|Lee's Surrender, By My Great Grandfather|
My Great, Grandfather Private John Pelopidus Leach wrote:
"Needham and Jack, faithful and devoted servants of my Brother Geo. T. Leach who then commanded my company, and Capt. Richardson who was captured at Fort Stedman, informed of the surrender, came to the front in search of my Brother and myself. They awoke me and gave me the first information I had of Lee's army, which I did not believe, until returning with them past the courthouse to the bivouac of the remnant of my company I saw the open field about the village full of straggling men, moving in aimless fashion, artillery, ambulances and wagons gathering in parks, many men crying, some cursing and all in pitiful distress."
"My command stacked arms in front of the victorious federals on the 10th of April, with one lieutenant, nine white men--all with guns-- and two Negro servants, Needham Leach of Chatham and Jack Richardson of Johnston County." (The Lieutenant was my great Uncle, George Thomas Leach)

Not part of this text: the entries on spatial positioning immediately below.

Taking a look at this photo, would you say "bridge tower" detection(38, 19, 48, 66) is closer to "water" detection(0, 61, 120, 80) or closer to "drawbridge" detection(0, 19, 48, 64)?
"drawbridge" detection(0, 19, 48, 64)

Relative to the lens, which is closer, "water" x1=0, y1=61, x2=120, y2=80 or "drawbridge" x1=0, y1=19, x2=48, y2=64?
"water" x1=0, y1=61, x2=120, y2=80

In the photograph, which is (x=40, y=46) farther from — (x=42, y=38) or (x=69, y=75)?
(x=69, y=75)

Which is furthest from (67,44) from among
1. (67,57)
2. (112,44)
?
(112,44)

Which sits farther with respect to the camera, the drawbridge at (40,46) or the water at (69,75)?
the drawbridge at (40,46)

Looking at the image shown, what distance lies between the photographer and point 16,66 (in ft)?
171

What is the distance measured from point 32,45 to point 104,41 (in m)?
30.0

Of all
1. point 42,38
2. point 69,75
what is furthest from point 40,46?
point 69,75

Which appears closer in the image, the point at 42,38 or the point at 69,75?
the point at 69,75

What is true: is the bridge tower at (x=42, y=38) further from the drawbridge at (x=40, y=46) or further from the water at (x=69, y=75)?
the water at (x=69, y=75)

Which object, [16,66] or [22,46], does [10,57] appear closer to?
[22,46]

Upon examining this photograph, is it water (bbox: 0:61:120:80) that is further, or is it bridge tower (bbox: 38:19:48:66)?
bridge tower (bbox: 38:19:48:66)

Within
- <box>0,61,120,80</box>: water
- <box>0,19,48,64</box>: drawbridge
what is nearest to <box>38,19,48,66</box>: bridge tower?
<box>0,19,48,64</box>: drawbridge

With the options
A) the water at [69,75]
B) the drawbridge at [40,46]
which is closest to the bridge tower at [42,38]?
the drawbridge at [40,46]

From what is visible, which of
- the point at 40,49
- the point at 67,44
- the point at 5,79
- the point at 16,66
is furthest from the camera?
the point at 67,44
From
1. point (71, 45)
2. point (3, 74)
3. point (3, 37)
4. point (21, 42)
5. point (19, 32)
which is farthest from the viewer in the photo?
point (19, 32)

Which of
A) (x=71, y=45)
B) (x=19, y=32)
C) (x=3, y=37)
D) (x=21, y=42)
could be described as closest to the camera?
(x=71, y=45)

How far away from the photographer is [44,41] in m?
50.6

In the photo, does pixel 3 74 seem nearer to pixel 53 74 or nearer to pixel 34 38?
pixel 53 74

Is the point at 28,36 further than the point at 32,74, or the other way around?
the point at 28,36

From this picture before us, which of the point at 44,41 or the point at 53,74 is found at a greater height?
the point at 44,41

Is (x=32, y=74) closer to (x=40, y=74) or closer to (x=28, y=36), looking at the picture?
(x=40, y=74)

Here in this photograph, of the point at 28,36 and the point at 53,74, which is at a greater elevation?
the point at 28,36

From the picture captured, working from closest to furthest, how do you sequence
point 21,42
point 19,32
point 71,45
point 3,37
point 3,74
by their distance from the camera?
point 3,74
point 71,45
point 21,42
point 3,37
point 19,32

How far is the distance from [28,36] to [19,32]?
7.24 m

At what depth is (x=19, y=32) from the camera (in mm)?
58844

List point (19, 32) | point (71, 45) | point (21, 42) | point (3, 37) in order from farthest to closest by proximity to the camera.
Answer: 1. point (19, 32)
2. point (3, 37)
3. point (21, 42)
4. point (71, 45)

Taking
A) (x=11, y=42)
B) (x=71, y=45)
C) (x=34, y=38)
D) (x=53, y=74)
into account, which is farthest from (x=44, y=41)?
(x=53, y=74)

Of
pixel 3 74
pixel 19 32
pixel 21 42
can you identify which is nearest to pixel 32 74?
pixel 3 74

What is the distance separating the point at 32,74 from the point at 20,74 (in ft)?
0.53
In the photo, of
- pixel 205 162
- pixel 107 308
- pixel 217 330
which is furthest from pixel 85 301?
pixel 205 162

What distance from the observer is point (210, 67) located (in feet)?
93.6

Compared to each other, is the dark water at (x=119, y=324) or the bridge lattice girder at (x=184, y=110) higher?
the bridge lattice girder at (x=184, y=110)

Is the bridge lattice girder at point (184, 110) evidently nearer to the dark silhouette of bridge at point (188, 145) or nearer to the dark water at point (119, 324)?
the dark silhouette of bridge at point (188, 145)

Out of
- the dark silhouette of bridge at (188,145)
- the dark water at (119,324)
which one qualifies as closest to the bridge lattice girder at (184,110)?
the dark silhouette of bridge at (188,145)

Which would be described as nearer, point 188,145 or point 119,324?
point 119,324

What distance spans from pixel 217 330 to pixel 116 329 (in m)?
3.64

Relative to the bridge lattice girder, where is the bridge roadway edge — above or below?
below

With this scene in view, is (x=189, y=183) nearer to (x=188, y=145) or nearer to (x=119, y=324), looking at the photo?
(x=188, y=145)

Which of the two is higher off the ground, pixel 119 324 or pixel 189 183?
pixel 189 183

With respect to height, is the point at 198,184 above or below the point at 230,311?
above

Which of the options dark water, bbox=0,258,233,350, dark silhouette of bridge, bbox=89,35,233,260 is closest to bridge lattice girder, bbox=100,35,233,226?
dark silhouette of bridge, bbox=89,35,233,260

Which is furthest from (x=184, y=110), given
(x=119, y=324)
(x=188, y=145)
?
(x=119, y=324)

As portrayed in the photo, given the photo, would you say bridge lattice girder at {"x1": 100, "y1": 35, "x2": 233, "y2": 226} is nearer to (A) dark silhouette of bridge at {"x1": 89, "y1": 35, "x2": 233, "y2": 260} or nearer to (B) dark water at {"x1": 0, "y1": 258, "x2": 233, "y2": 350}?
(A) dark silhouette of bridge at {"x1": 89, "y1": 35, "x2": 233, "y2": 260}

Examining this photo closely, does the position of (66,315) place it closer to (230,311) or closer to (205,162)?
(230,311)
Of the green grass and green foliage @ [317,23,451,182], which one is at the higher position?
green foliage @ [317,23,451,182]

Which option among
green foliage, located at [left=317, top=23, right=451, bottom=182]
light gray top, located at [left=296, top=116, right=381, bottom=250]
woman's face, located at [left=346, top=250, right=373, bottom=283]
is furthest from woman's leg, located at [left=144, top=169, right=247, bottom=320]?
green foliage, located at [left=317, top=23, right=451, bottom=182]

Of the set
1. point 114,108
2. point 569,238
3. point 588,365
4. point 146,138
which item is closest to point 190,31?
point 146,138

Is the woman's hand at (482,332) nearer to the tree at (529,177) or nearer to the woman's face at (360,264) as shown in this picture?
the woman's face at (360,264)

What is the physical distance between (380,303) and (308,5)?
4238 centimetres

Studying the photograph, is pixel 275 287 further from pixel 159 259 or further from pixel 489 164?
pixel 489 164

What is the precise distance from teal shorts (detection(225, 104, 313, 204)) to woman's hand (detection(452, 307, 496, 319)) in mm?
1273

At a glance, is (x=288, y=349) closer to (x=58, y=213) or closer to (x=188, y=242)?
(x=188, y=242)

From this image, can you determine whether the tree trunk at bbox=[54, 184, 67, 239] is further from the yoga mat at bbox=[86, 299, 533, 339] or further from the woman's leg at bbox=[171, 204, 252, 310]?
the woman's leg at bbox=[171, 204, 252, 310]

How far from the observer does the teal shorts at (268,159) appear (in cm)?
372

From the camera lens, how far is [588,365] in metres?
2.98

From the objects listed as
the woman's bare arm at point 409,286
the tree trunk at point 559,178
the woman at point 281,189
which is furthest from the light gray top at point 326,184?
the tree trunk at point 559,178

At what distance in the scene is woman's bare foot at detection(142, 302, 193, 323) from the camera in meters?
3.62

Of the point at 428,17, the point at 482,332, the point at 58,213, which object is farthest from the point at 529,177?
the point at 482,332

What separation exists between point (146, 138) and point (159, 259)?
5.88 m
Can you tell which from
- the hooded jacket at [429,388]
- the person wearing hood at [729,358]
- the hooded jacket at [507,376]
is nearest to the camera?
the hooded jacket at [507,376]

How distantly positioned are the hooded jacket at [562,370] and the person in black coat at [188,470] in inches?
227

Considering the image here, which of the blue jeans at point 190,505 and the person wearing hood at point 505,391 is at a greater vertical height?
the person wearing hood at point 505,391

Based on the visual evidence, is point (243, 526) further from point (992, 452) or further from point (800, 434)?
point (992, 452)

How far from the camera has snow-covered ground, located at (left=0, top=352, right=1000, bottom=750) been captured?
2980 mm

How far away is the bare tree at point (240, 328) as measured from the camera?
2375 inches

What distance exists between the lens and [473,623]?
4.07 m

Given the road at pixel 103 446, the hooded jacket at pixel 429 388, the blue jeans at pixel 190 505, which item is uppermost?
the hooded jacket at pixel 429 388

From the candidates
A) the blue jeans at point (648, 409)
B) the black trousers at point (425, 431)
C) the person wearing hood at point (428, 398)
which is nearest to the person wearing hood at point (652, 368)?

"I with Needham, a Negro servant, as my only companion turned south to my home, Pittsboro, NC, passed through Chapel Hill and the Federal brigade of Gen. Atkins stationed there.
At Byrnums Mill on the Haw River, Needham and I were rowed across the stream in a bateau carrying the family servant of Maj. London, Sr. returning home with a bag of corn meal which he carried on the back of a mule."